**Problem details**
Among the lines of the records, please find those that contain the word "scientific" and copy them.
=== Supplied records ===
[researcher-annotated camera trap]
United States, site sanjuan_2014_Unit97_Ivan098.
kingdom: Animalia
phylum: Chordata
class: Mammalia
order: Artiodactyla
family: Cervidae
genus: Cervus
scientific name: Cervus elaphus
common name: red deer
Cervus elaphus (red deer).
===
=== Supplied records ===
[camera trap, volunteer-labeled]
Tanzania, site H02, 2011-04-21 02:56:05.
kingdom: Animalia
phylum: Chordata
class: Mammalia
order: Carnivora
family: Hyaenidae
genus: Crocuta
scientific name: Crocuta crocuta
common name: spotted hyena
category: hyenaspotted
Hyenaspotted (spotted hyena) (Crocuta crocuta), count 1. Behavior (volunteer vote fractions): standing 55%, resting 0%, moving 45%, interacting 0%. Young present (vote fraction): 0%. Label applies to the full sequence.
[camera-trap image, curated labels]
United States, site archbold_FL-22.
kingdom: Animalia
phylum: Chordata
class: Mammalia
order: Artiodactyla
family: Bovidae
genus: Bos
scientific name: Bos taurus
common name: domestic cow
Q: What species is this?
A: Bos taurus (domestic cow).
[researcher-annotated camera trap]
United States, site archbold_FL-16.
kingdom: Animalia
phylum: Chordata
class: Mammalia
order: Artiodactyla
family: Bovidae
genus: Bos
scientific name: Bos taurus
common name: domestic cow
===
=== Supplied records ===
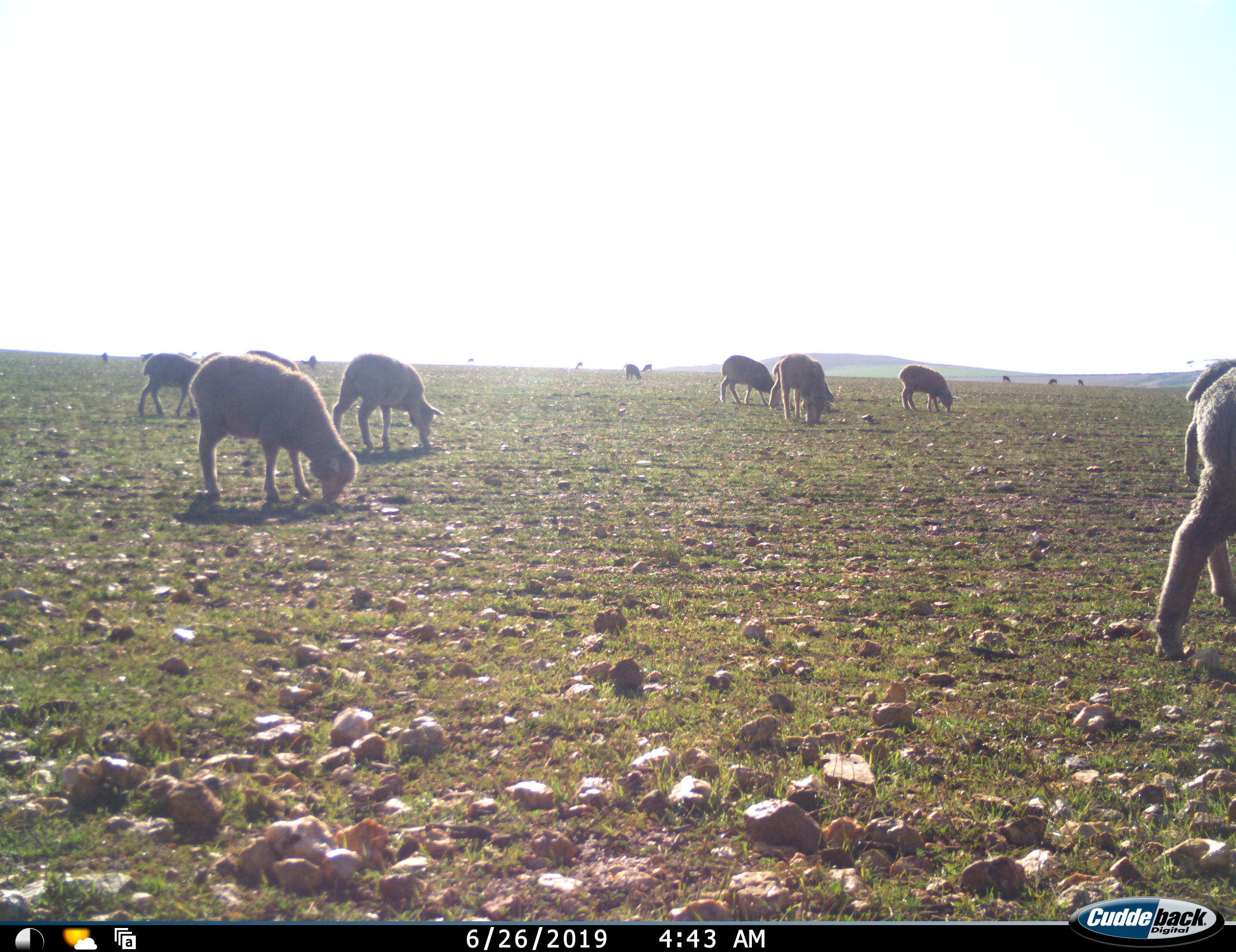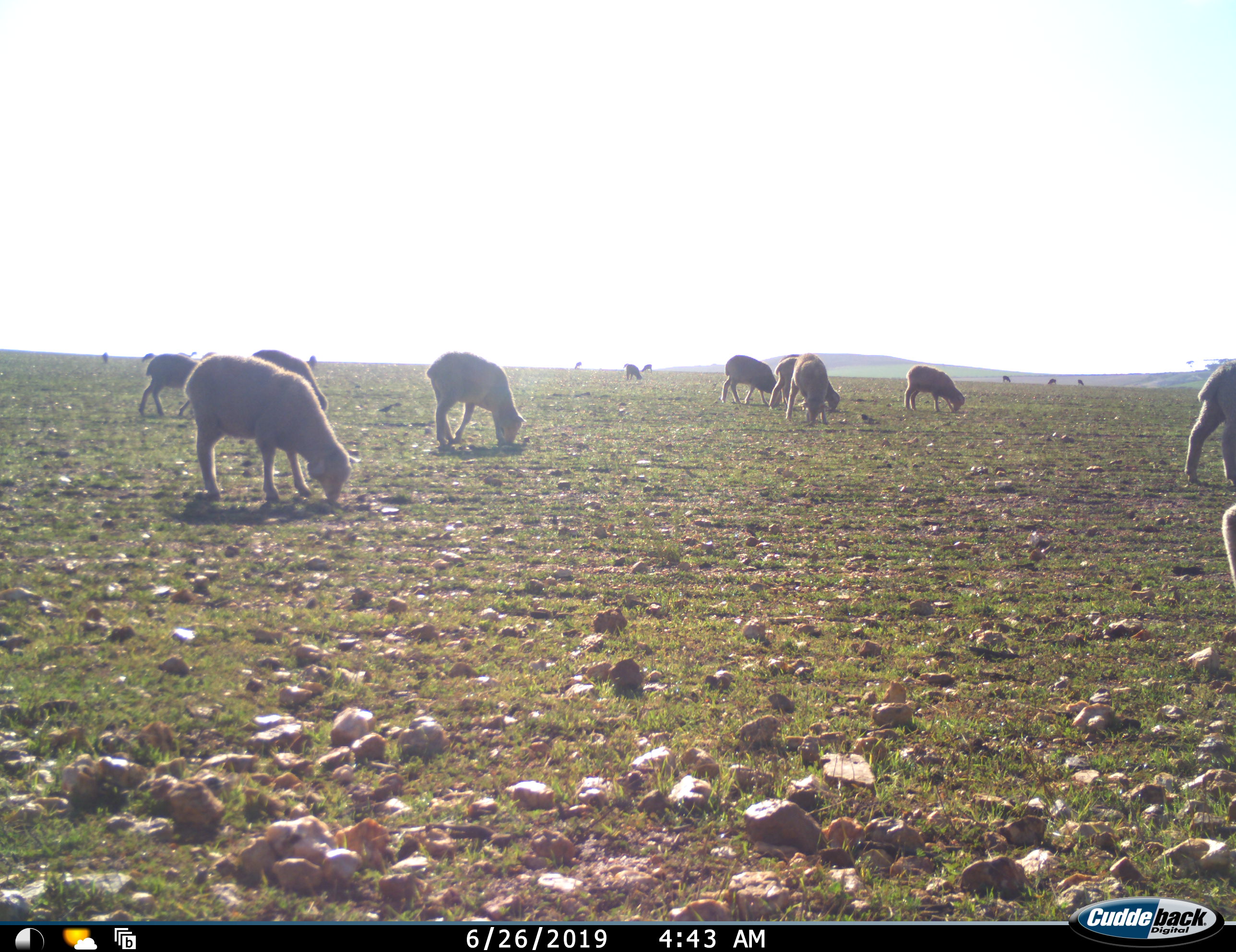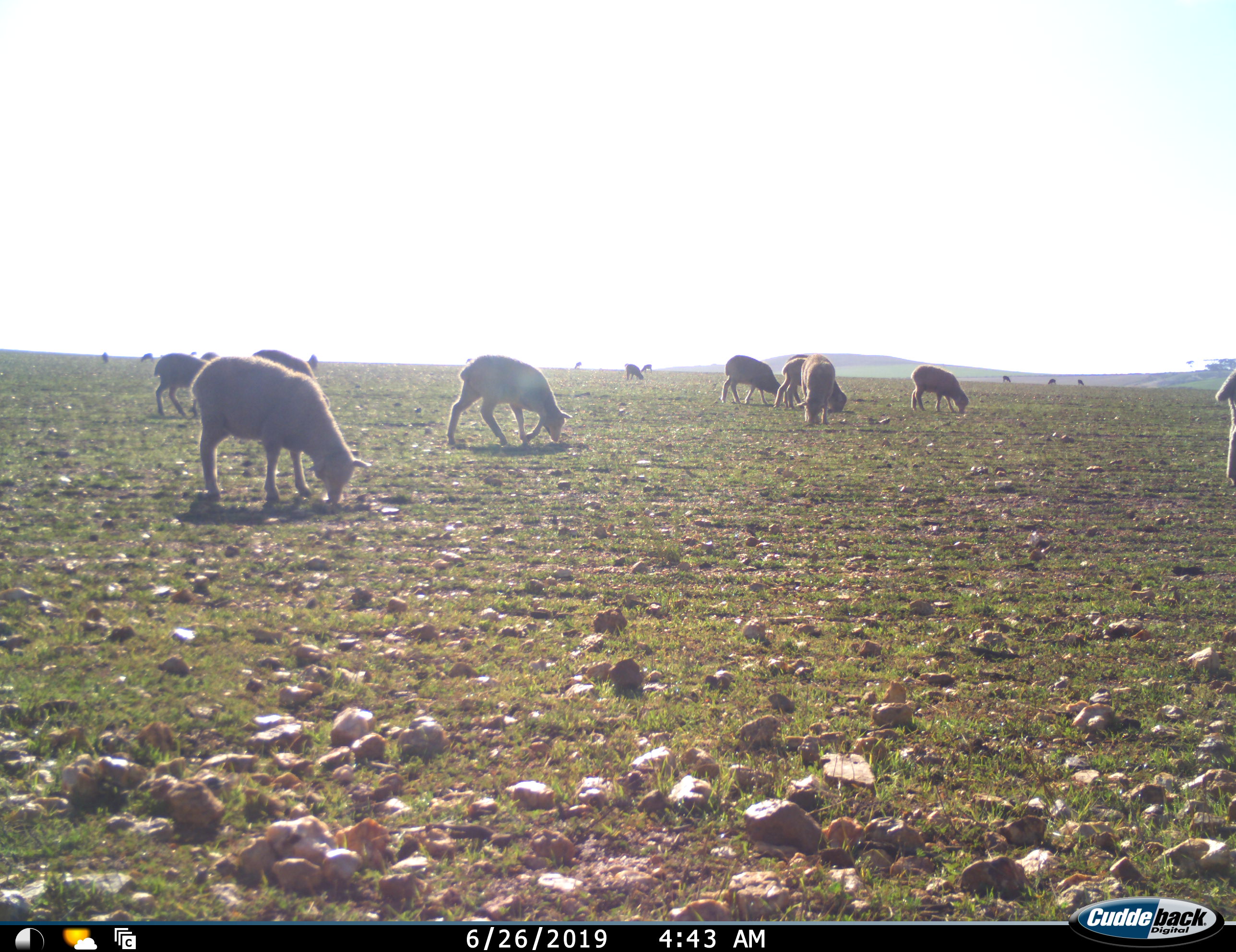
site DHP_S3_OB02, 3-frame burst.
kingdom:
===
**Solution**
scientific name: Cervus elaphus
scientific name: Crocuta crocuta
scientific name: Bos taurus
scientific name: Bos taurus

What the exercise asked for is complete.